Task set ->
1 > In the passage on the IR.WoT search system, what license covers IR.WoT and the SIM.WoT simulator?
2 > Decide whether each statement agrees with the passage on the IR.WoT search system, answering yes or no and quoting the words that settle it: (a) SIM.WoT is used to generate synthetic data. (b) Traditional web search engines list results in ascending order of relevance. (c) The proposal gives each presentation strategy a priority value.
3 > Continue the passage on the IR.WoT search system from its last sentence.

Document text ->
=-=-=-=-=
Open-Source Development: The IR.WoT system, along with the associated SIM.WoT discrete event simulator (used to generate synthetic data) is licensed under the General Public License v3.0. The source code is available on GitHub, accessible through the icon in the top right corner of the UI.

4.1.3. User Interface—Results UI

In traditional web search engines, results are displayed in descending order of relevance to the query. However, this method may not be the most efficient for displaying results in the context of WoT, where XML/JSON formats with interdependent nested elements are used. To improve the display of results, three main strategies can be used: focused recovery, relevance in context, and best in context. These strategies aim to minimize information redundancy and provide users with relevant information within the structure of the element’s membership in its corresponding document.

To achieve optimal efficiency and increase user satisfaction rates, it is crucial to consider spatial and temporal contexts in the presentation of search results. Additionally, algorithmic perspective should be taken into account as these tasks could influence each other. Therefore, our proposal assigns a priority value to each presentation strategy to ensure consistency across all query types. By implementing these strategies, we can create a more effective and user-friendly interface for WoT search engines.
=-=-=-=-=
Provided information ->
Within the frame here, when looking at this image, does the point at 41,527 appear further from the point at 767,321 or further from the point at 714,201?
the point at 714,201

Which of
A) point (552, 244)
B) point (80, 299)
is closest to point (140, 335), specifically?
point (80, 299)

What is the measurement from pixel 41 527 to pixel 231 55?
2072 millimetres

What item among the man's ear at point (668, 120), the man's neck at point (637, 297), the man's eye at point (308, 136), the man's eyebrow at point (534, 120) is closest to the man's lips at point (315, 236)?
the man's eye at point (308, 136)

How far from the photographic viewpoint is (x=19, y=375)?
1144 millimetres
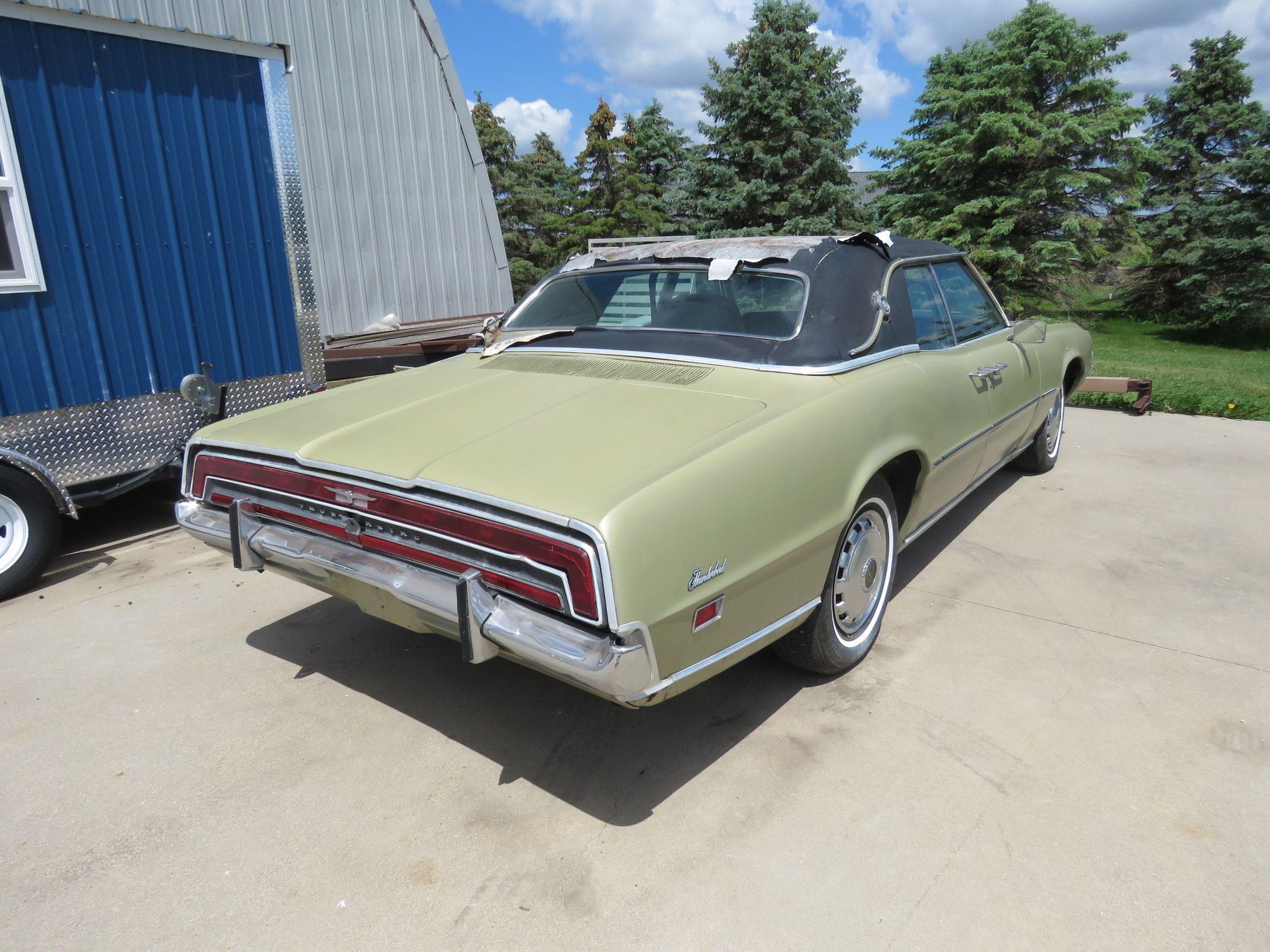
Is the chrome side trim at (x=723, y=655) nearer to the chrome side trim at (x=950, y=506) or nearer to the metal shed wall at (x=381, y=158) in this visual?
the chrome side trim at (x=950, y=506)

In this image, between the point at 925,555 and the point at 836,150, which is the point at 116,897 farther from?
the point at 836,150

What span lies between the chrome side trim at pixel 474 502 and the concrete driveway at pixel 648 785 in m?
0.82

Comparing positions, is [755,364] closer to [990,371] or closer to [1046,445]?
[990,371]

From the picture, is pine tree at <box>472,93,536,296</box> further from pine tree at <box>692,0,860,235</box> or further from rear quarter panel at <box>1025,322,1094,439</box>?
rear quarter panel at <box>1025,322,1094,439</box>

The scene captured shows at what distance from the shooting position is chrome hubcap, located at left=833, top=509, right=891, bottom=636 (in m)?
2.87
=-=-=-=-=
Exercise answers ->
1 > The General Public License v3.0.

2 >
(a) Yes: "SIM.WoT discrete event simulator (used to generate synthetic data)"
(b) No: "results are displayed in descending order of relevance to the query"
(c) Yes: "our proposal assigns a priority value to each presentation strategy"

3 >
Figure 4 illustrates an example of the IR.WoT system results interface. Three (3) important areas can be seen in it:

Figure 4. Proposed UI interface for IR.WoT results.

General Information of Results. The user is provided with the following information:
–
The query terms entered by the user are paraphrased.
–
Number of Results presented on the page and the total number of matches. Or if not, a message if no match is found.
–
An indication of the translation to NEXI of the constraints entered by the user.
Ordered List of Results. Each outcome item is presented with the following detailed information.
–
Hyperlink to the matching XML document.
–
The relevance value for each document, this for practical and prototyping purposes only.
–
Short descriptive name of the corresponding entity.
–
Geographic coordinates of the entity corresponding to query time.
–
General status of the entity (virtual things and sensors) at query time.
–
Sorted list of internal XML elements matching the query from most to least relevant.
Results Location Map.
–
Center of the map corresponds to the current location of the user or query.
–
Geo-localized markers for each of the results.
–
Search radius selected by the user in the query.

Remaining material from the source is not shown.